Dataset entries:
----------

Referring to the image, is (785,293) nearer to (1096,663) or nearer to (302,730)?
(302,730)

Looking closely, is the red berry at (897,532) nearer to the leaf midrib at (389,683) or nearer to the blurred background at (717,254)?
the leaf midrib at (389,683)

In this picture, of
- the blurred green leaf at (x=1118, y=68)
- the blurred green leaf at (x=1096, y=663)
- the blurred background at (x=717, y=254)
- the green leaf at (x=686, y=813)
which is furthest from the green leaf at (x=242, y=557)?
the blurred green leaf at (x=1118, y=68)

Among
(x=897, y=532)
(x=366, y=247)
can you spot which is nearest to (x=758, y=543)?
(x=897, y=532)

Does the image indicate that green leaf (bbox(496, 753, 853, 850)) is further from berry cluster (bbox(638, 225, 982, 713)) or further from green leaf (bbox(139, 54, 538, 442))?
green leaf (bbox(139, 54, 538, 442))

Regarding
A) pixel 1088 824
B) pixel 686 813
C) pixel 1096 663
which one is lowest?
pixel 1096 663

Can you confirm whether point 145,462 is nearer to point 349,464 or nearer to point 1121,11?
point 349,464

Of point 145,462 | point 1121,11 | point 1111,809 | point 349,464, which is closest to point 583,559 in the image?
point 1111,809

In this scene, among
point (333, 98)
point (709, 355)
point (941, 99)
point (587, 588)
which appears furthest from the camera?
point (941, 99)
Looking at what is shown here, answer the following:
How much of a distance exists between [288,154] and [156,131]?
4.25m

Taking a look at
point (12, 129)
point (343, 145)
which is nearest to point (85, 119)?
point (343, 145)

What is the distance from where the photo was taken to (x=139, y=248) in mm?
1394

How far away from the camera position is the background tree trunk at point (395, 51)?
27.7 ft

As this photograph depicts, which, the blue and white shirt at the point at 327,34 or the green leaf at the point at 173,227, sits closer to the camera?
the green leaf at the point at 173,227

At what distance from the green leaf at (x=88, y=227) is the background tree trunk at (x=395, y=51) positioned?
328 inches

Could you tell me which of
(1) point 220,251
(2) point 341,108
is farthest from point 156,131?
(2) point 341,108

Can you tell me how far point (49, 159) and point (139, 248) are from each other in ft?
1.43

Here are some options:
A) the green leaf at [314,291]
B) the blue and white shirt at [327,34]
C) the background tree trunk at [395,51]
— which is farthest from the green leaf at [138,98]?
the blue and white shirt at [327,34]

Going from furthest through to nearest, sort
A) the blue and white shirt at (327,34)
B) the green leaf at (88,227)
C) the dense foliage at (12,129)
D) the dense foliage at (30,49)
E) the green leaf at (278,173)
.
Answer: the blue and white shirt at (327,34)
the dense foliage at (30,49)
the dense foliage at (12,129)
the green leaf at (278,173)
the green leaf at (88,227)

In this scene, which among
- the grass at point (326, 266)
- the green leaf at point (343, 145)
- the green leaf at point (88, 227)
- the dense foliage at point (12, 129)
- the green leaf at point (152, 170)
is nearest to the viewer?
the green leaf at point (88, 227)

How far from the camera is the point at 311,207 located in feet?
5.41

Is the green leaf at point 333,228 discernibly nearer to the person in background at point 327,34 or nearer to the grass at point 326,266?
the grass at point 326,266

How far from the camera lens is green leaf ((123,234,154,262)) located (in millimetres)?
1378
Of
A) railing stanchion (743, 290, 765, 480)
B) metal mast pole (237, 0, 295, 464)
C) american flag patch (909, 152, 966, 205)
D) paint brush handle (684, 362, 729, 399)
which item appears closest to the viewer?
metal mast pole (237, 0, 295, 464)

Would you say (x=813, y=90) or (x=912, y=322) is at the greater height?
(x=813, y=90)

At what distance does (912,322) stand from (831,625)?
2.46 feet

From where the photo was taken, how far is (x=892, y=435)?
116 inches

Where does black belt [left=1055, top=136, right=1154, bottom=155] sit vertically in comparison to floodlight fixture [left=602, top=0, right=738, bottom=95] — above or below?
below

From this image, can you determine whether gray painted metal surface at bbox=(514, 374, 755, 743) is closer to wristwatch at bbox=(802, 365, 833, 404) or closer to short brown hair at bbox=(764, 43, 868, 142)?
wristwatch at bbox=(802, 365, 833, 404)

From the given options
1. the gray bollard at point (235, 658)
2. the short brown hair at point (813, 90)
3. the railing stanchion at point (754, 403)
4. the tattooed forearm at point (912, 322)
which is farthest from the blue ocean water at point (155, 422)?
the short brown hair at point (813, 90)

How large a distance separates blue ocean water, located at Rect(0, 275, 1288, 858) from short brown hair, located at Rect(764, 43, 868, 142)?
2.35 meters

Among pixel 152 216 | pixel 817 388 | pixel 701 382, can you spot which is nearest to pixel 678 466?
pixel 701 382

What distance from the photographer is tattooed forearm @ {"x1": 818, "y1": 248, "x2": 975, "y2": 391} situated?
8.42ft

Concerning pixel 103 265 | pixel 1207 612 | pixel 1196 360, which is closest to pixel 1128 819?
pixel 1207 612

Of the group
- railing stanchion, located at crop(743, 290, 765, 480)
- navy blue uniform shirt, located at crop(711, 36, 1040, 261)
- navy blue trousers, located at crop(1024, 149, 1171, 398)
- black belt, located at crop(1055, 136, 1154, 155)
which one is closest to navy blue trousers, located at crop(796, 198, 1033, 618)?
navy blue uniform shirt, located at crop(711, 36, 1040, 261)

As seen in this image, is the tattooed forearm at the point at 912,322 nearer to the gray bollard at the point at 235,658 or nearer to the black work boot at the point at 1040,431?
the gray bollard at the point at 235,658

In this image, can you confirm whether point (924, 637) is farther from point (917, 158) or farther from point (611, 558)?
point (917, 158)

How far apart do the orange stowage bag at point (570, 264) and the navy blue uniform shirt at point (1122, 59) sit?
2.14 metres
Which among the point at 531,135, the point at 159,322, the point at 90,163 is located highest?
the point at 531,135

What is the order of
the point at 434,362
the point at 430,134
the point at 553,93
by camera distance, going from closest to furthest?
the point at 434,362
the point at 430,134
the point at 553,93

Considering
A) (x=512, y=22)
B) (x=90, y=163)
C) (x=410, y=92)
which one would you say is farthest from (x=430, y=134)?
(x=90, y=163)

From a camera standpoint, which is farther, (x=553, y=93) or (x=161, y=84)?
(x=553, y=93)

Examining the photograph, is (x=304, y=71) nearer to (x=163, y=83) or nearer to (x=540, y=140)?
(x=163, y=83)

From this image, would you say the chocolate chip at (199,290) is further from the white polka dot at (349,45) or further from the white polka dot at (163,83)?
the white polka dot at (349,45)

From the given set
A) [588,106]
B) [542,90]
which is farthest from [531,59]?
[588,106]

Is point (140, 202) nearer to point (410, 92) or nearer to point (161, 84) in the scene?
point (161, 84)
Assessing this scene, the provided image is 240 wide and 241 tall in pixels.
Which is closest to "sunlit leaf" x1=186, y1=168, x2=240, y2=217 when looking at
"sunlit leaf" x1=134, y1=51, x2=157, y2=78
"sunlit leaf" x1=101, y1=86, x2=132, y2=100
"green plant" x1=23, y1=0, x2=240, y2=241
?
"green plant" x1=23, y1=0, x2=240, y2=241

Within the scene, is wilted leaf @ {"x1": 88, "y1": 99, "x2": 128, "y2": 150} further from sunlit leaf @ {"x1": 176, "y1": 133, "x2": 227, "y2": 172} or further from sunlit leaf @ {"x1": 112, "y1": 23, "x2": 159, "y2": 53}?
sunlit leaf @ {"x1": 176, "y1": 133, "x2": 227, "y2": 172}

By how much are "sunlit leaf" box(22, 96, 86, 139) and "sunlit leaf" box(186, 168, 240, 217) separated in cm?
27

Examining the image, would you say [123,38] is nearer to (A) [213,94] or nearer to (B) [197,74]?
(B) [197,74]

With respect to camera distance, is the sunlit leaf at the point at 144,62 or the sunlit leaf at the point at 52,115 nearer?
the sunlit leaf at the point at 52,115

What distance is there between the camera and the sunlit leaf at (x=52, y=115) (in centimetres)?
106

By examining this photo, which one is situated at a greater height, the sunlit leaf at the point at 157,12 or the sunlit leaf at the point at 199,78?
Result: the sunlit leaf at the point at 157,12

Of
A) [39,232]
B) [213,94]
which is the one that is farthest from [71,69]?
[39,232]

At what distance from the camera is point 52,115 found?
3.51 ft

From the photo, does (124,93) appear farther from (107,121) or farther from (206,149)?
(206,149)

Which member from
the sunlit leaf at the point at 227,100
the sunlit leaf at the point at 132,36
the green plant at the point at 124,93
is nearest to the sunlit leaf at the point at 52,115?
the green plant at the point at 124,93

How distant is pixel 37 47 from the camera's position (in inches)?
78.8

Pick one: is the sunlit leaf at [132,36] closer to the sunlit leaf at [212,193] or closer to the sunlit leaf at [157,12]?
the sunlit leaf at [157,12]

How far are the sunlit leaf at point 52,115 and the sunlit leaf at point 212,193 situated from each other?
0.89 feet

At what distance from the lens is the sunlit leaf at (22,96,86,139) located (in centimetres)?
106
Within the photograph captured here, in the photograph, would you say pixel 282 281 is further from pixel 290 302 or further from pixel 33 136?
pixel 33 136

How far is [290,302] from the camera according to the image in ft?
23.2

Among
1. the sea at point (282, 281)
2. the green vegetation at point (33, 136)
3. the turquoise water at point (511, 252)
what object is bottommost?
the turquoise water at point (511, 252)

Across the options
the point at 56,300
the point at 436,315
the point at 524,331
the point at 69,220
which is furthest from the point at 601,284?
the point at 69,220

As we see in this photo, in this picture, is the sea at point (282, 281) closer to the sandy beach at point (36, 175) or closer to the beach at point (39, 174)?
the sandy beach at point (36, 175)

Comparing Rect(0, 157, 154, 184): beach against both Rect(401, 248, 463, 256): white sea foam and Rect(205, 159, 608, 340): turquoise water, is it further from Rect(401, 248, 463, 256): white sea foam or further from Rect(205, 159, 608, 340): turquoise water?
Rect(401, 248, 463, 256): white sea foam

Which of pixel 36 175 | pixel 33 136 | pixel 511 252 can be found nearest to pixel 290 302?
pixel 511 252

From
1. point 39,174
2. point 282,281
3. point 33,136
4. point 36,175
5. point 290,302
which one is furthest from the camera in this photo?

----------

◆ **Request**
Each line from the one containing "As we see in" to the end of the listing above should be copied exactly, and nothing else.

◆ **Task result**
As we see in this photo, in this picture, is the sea at point (282, 281) closer to the sandy beach at point (36, 175) or closer to the beach at point (39, 174)?
the sandy beach at point (36, 175)

Comparing Rect(0, 157, 154, 184): beach against both Rect(401, 248, 463, 256): white sea foam and Rect(205, 159, 608, 340): turquoise water, is it further from Rect(401, 248, 463, 256): white sea foam or further from Rect(205, 159, 608, 340): turquoise water?
Rect(401, 248, 463, 256): white sea foam

Which of pixel 36 175 | pixel 33 136 | pixel 511 252 can be found nearest to pixel 290 302?
pixel 511 252

From
1. point 39,174
2. point 282,281
3. point 33,136
4. point 36,175
5. point 290,302
which one is furthest from the camera in this photo?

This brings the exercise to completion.